Solution and Explanation

Step 1: Understanding the Concept:
Logarithmic equations require a careful check of the domain. For \( \log_b(a) \), we must have \( a>0, b>0 \), and \( b \neq 1 \).
Step 2: Key Formula or Approach:
1. Determine the domain of \( \log_{x+1}(3 + 2x - x^2) \).
2. Simplify the LHS using the property \( b^{\log_b a} = a \).
3. Solve the resulting algebraic equation and check against the domain.
Step 3: Detailed Explanation:
Domain check:
1. Base: \( x + 1>0 \implies x>-1 \) and \( x + 1 \neq 1 \implies x \neq 0 \).
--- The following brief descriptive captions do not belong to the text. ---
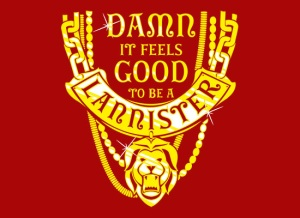 Good to be a Lannister T-Shirt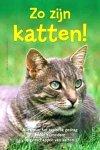 Becker , Martie . & Gina Spadafori .  [ isbn 9789044716832 ] 5017 - Zo zijn Katten ! (  Alles over het typische gedrag en de bijzondere eigenschappen van katten . ) Als baasje heb je ongetwijfeld al gemerkt dat katten een eigen logica hebben... een kattenlogica. Dit boek helpt je die logica te ontrafelen.  -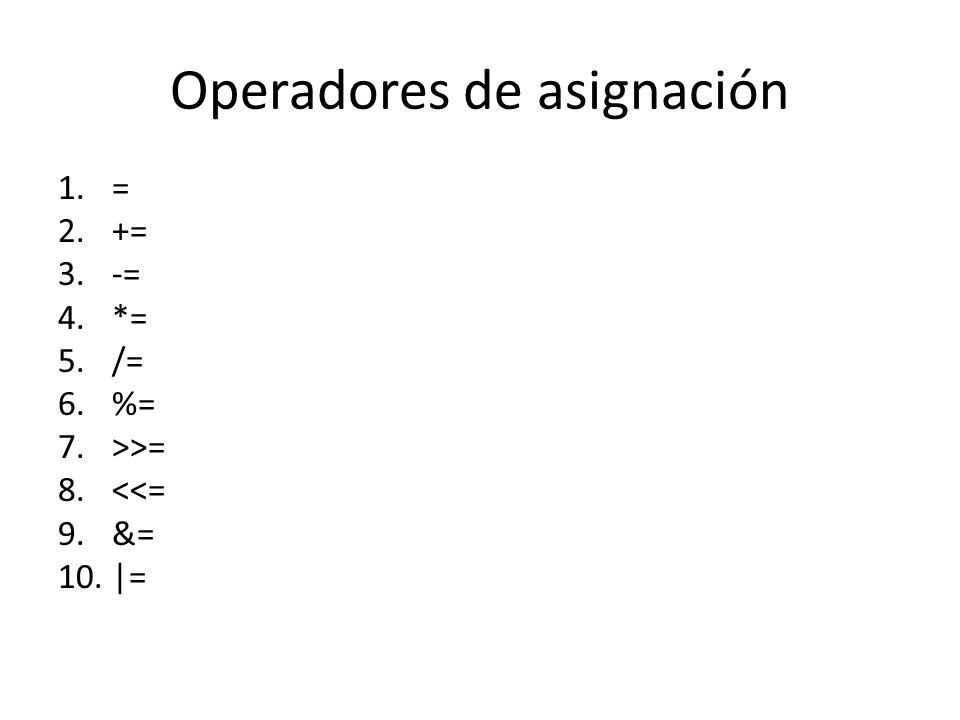 Operadores de asignación 1.= 2.+= 3.-= 4.*= 5./= 6.%= 7.>>= 8.<<= 9.&= 10.|=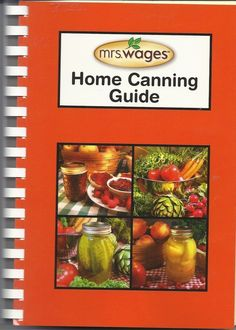 Mrs Wages Home Canning Guide Book Cookbook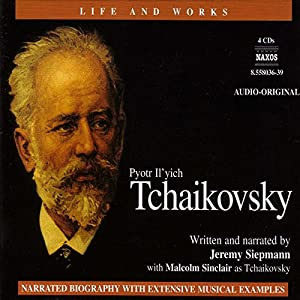 The Life and Works of Tchaikovsky Hörbuch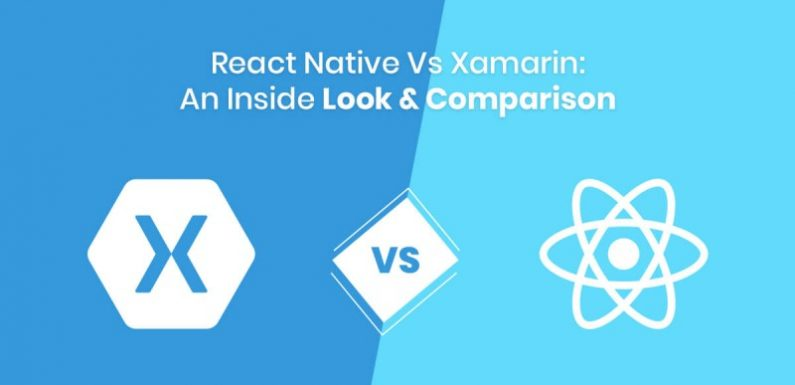 React Native Vs Xamarin: An Inside Look & Comparison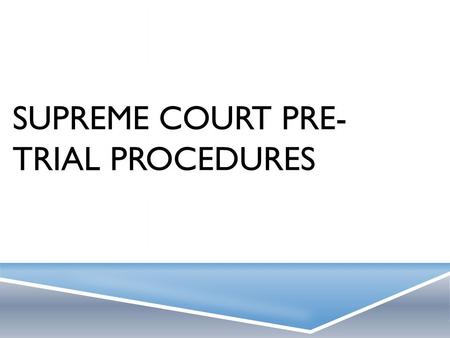 Supreme court pre-trial procedures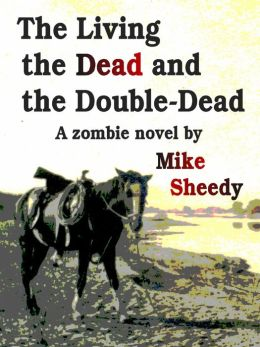 The Living, the Dead, and the Double-Dead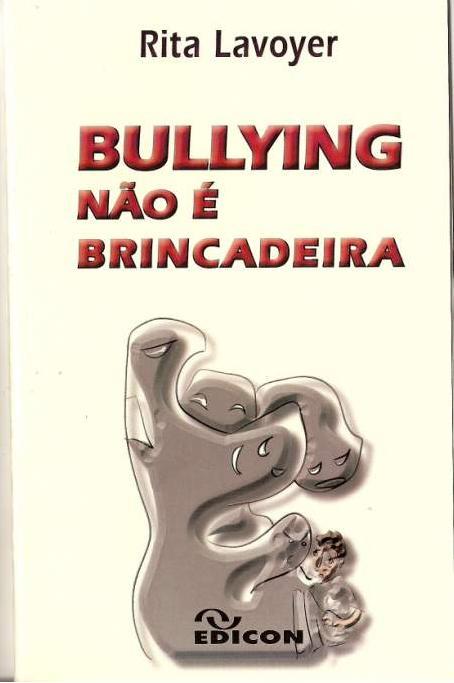[bullying+não+é+brincadeira.JPG]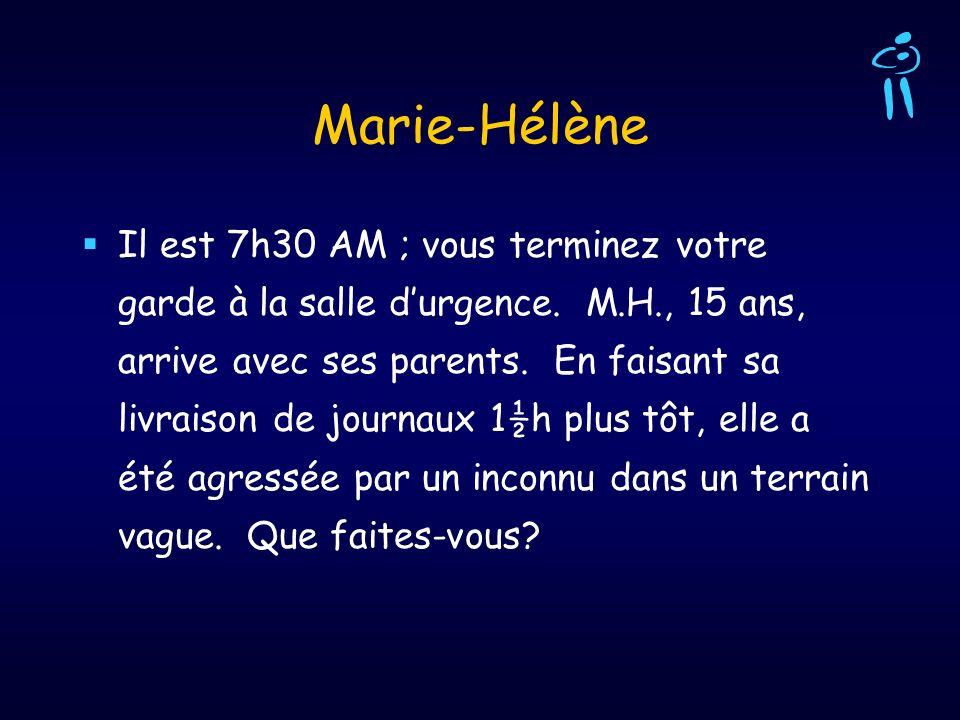 Marie-Hélène Il est 7h30 AM ; vous terminez votre garde à la salle durgence. M.H., 15 ans, arrive avec ses parents. En faisant sa livraison de journau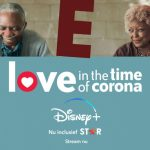 Love In the Time of Corona op Disney Plus Star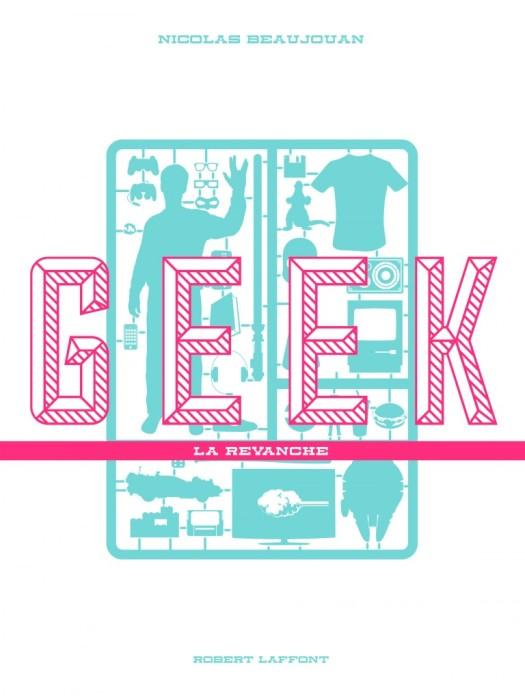 geek-la-revanche-nicolas-beaujouan-robert-laffont-geek-lantern-768x1024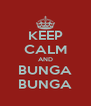 KEEP CALM AND BUNGA BUNGA - Personalised Poster A4 size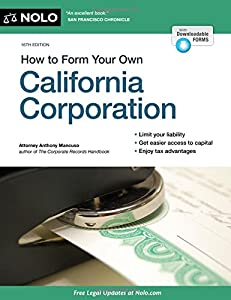 How to Form Your Own California Corporation by NOLO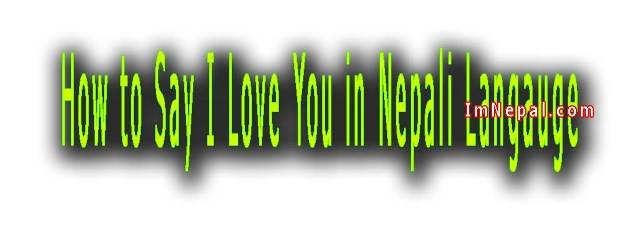 How to say I love you Nepali language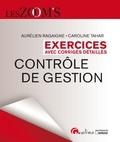 Aurélien Ragaigne et Caroline Tahar - Contrôle de gestion DCG 11 - Exercices avec corrigés détaillés.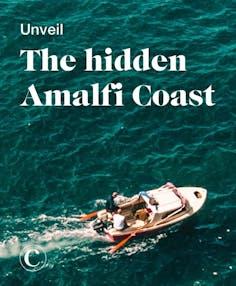 Unveil the hidden Amalfi Coast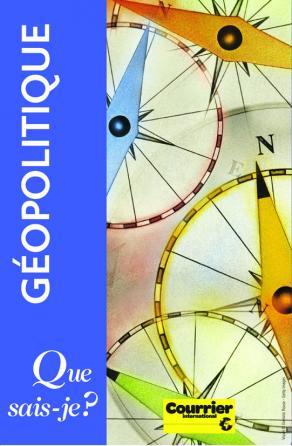 Géopolitique, le coffret. Les 100 mots, les 100 lieux et 10 cartes de géopolitique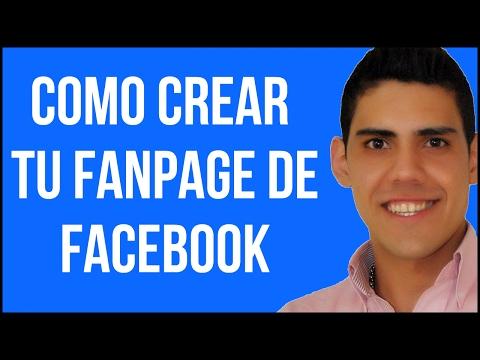 Como Crear una Exitosa Pagina de Fans en Facebook - Fanpage 2014-2015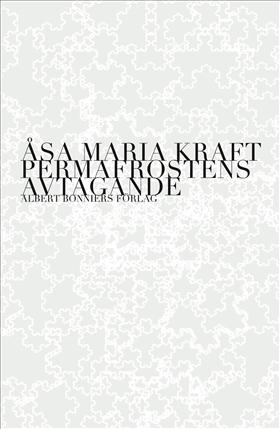 Permafrostens avtagande av Åsa Maria Kraft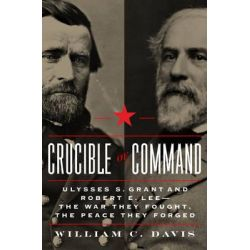 Crucible of Command, Ulysses S. Grant and Robert E. Lee--the War They Fought, the Peace They Forged by William C. Davis, 9780306822452.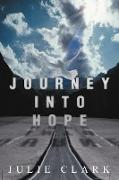Cover-Bild zu Clark, Julie: Journey Into Hope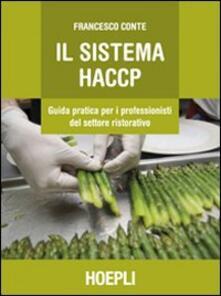 Sistema HACCP. Guida pratica per i professionisti del settore ristorativo - Francesco Conte - copertina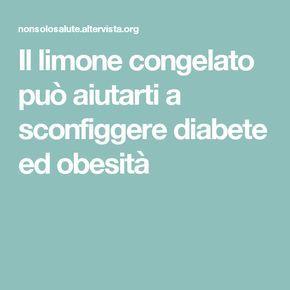 Il limone congelato può aiutarti a sconfiggere diabete ed obesità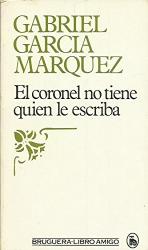 Gabriel García Márquez: Coronel no tiene quien le escriba,el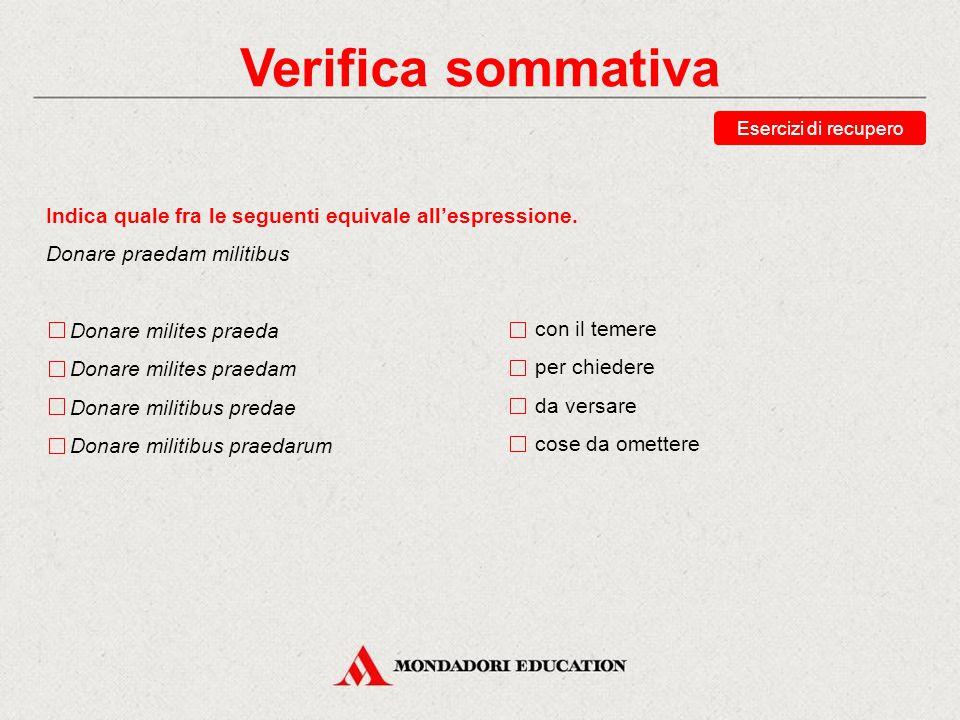 Verifica sommativa Esercizi di recupero. Indica quale fra le seguenti equivale all'espressione. Donare praedam militibus.
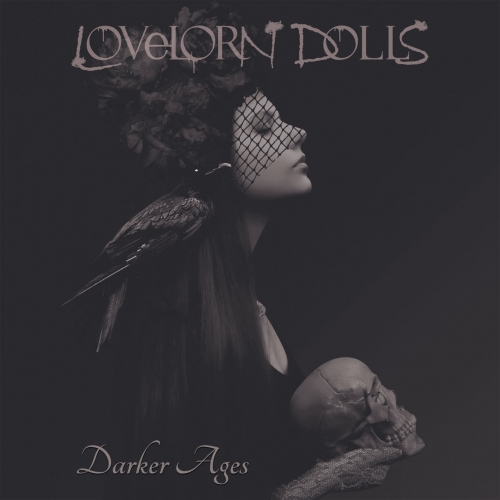 Lovelorn Dolls - Darker Ages (Deluxe Edition) (2018)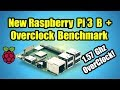 NEW Raspberry Pi 3 B Plus + Overclock Benchmark Test 1.57Ghz!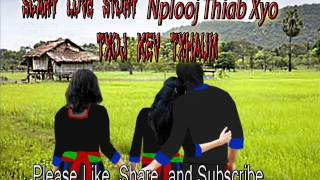 The Legendary Ghost Love Story - hmong video
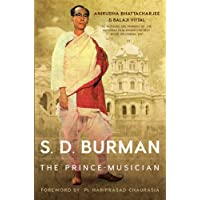S. D. Burman: The Prince-Musician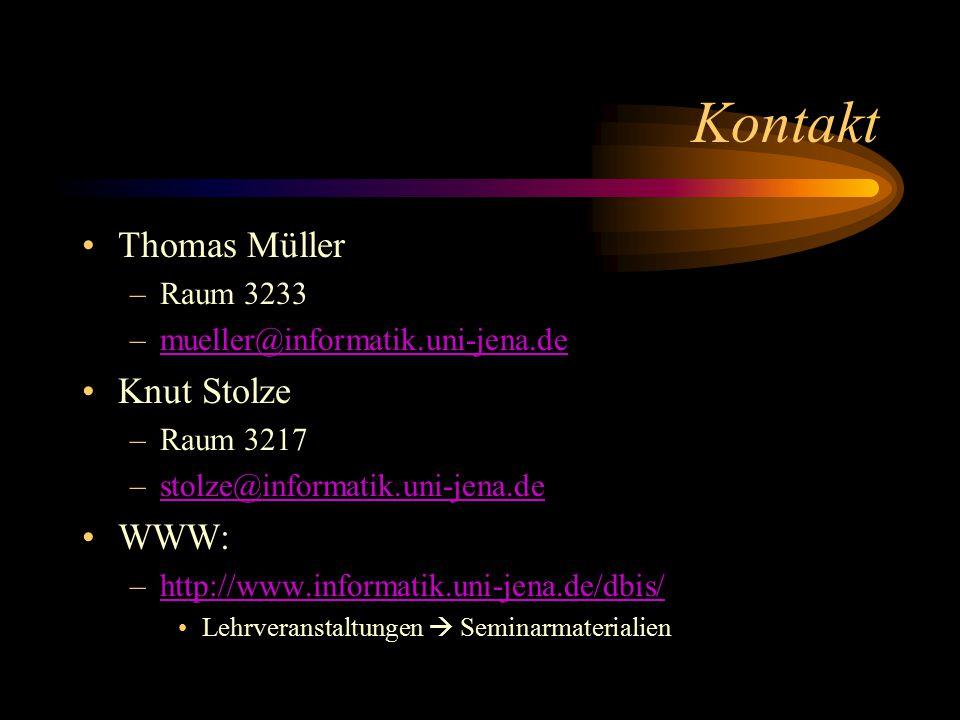Kontakt Thomas Müller –Raum 3233 –mueller@informatik.uni-jena.demueller@informatik.uni-jena.de Knut Stolze –Raum 3217 –stolze@informatik.uni-jena.destolze@informatik.uni-jena.de WWW: –http://www.informatik.uni-jena.de/dbis/http://www.informatik.uni-jena.de/dbis/ Lehrveranstaltungen  Seminarmaterialien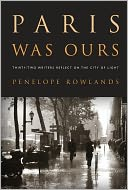 Paris Was Ours by Penelope Rowlands: Book Cover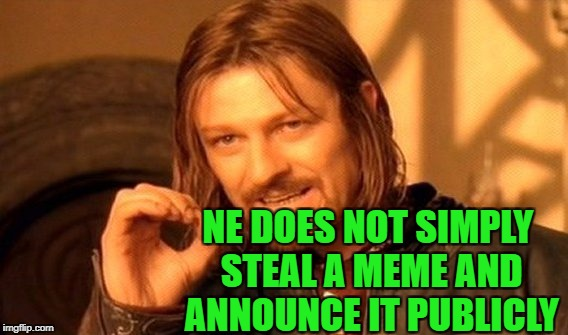 One Does Not Simply Meme | NE DOES NOT SIMPLY STEAL A MEME AND ANNOUNCE IT PUBLICLY | image tagged in memes,one does not simply | made w/ Imgflip meme maker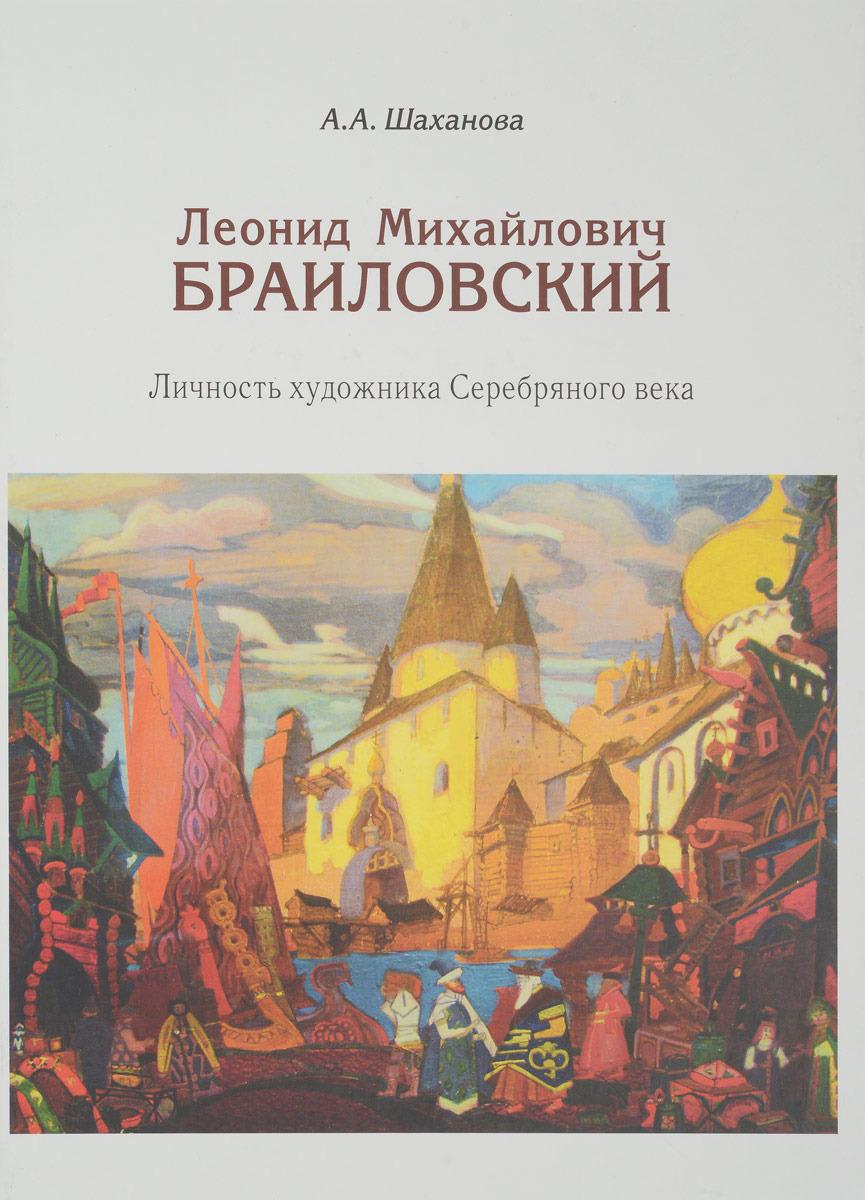 Антонина Шаханова Леонид Михайлович Браиловский. Личность художника Серебряного века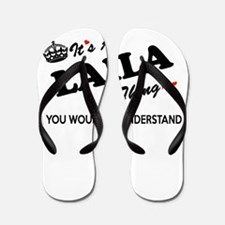 LAILA thing, you wouldn't understand Flip Flops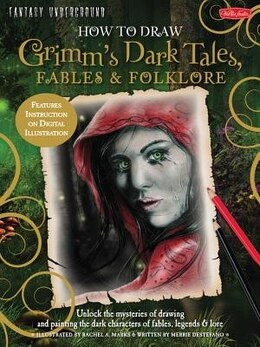 Book How To Draw Grimm's Dark Tales, Fables & Folklore: Unlock The Mysteries Of Drawing And Painting The… by Merrie Destefano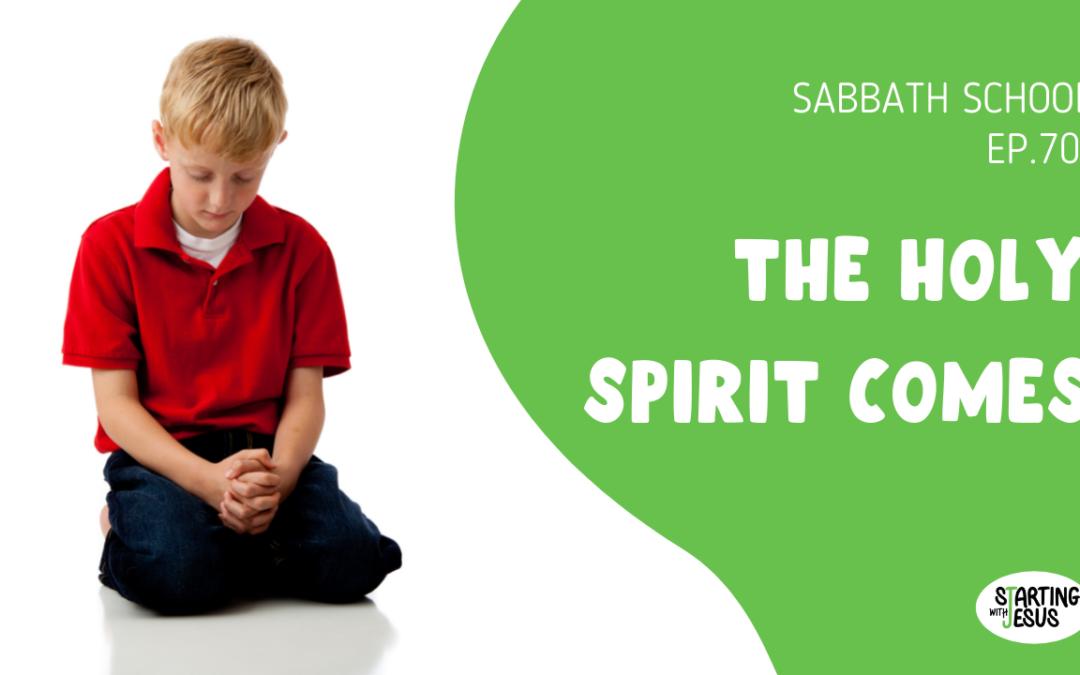 Sabbath School | Episode 70 – The Holy Spirit Comes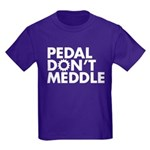 Pedal Don't Meddle Kids T-Shirt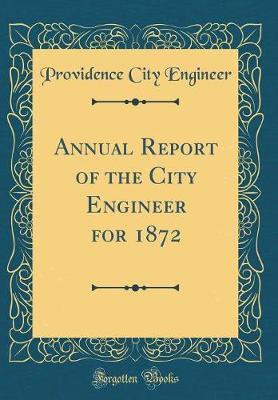 Annual Report of the City Engineer for 1872 (Classic Reprint)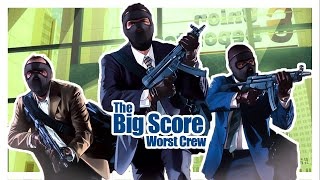 GTA V The Big Score Worst crew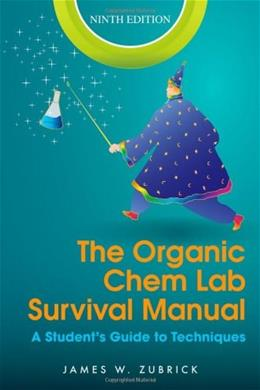 The Organic Chem Lab Survival Manual: A Students Guide to Techniques 9 9781118083390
2. Argument: \( 3 + 2x - x^2>0 \implies x^2 - 2x - 3<0 \implies (x-3)(x+1)<0 \).
This gives \( x \in (-1, 3) \).
Combining these, the valid domain for the equation is \( x \in (-1, 3) \setminus \{0\} \).
LHS simplification:
In the interval \( x \in (-1, 3) \), \( x+1 \) is always positive, so \( |x+1| = x+1 \).
LHS \( = (x+1)^{\log_{x+1}(3 + 2x - x^2)} = 3 + 2x - x^2 \).
The equation becomes: \( 3 + 2x - x^2 = (x - 3)|x| \).
Case 1: \( x \in (0, 3) \). Then \( |x| = x \).
\( 3 + 2x - x^2 = x^2 - 3x \implies 2x^2 - 5x - 3 = 0 \).
Solving: \( (2x+1)(x-3) = 0 \).
Roots are \( x = -1/2 \) (not in this case's interval) and \( x = 3 \) (not in the domain as base must be strictly \(<3 \)).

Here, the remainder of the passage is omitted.